January 14, 2011, 12:08 PM — One of the many great things about Android is its openness--and by extension, its customizability. Unlike Apple's iOS, Android allows phone manufacturers to build overlays, or skins, that run atop the operating system. These overlays can change the look and feel of Android, and even add features not normally included in the stock build. Not all overlays are created equal, however. We'll walk you through the three most common skins and highlight the good, the bad, and the ugly of custom overlays.
Where is it found? On all Motorola-branded Android phones (except the Motorola Droid)
For people who find the social offerings of stock Android a little sparse and who would like to receive status updates at a glance, Motoblur is great. Motoblur offers a variety of widgets for keeping you connected to social networks such as Facebook and Twitter.
Motoblur leaves most of the Android OS alone, but adds in neat features such as remote wiping (if your phone is stolen, you can wipe all the data from your Motoblur account on a PC), GPS tracking, and live widgets that can give you real-time updates on your various social networks. Motoblur backs up your data to its servers; if you do end up wiping out your phone, you can restore it by signing in to your Motoblur account.

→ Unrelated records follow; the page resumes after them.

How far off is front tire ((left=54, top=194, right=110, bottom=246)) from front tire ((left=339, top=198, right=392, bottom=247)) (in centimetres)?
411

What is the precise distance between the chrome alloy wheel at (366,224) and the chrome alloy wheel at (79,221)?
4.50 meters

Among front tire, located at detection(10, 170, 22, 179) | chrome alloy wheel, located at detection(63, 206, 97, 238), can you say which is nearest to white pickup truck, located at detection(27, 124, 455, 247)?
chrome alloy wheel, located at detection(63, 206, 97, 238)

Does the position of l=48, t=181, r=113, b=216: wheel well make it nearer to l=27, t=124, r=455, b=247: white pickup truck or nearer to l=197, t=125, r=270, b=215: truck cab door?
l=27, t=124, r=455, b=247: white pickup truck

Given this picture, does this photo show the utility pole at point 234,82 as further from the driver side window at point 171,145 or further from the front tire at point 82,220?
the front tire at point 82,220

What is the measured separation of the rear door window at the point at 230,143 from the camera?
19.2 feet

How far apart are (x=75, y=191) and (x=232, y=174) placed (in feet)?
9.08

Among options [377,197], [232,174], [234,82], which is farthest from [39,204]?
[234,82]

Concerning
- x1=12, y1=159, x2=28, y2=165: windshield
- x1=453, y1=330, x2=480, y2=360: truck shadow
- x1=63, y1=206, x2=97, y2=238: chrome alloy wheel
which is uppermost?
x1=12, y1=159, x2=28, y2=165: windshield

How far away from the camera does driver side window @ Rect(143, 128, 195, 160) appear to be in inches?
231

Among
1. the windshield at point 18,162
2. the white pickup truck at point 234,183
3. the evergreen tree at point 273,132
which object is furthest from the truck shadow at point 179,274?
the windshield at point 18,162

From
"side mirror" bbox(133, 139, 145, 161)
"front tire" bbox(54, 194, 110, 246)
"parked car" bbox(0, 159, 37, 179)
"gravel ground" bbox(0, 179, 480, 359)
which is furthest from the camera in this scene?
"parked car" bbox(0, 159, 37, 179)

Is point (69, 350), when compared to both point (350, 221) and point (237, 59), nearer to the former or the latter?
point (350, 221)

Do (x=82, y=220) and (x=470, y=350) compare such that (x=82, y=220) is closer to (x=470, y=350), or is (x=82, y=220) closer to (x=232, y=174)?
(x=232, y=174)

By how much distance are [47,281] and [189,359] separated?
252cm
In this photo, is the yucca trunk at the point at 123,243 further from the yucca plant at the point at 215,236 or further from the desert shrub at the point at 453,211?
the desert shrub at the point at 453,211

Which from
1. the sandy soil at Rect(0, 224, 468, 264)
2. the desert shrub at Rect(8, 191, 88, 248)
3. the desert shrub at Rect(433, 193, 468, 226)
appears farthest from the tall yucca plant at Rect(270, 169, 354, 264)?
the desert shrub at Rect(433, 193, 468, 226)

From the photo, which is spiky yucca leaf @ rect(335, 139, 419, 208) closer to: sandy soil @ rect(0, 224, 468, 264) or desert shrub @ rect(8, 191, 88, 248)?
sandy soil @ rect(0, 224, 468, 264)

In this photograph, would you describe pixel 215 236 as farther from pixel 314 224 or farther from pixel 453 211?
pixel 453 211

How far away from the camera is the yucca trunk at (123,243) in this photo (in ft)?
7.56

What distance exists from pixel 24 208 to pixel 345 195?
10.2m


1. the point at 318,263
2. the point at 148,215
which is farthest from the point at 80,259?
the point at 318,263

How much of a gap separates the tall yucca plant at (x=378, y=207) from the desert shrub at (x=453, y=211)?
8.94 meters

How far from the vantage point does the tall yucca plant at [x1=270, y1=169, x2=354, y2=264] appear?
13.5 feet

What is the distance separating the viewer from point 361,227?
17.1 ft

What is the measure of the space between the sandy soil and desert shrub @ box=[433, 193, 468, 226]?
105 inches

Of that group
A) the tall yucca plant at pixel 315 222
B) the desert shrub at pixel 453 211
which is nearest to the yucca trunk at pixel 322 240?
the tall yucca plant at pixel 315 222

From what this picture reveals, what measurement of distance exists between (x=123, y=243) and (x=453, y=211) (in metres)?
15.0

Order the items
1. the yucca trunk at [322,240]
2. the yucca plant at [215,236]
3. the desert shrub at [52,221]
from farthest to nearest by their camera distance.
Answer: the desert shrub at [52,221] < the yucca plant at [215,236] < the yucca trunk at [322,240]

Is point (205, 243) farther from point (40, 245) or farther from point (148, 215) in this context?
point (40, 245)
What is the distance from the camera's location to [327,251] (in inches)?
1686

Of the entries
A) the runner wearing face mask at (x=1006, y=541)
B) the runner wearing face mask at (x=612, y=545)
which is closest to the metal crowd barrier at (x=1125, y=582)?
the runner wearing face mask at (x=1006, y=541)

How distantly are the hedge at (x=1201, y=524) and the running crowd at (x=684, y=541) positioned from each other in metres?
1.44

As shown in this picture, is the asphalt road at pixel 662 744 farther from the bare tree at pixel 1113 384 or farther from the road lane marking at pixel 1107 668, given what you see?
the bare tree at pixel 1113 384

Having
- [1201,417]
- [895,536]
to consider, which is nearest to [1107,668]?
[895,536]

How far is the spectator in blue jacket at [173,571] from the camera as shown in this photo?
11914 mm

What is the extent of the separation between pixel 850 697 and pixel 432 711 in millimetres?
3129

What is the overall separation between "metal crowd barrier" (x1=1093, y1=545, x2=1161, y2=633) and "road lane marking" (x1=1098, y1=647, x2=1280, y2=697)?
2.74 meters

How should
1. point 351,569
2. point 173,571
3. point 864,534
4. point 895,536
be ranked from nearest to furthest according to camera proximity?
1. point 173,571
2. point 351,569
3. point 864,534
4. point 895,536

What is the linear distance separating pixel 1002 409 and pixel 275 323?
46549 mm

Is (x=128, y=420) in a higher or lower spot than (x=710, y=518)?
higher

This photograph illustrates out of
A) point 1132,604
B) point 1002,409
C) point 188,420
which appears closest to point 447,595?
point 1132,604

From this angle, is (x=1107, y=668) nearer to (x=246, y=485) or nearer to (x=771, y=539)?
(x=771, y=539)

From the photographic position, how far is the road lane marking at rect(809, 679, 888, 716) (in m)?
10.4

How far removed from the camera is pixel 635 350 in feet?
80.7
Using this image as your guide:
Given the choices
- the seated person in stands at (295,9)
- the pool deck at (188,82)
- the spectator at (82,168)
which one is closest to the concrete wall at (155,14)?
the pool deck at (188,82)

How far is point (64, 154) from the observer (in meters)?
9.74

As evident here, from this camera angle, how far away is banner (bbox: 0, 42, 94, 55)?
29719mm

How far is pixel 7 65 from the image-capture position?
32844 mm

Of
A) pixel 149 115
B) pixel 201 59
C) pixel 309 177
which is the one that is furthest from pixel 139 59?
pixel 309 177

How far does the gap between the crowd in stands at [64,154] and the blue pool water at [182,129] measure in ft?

However, Motoblur can be quite obtrusive at times, and it can easily overwhelm your home screen with Facebook and Twitter updates. Motoblur replaces the native Android Gallery app with its own app, and strangely enough you can't access Google Picasa from the Motoblur gallery app. Picasa users out there may want to give Motoblur a pass.
It's also important to note that Motorola toned down Motoblur to some extent on Verizon's Droid line of phones so as to make them feel less cluttered than other Motoblur-enabled handsets.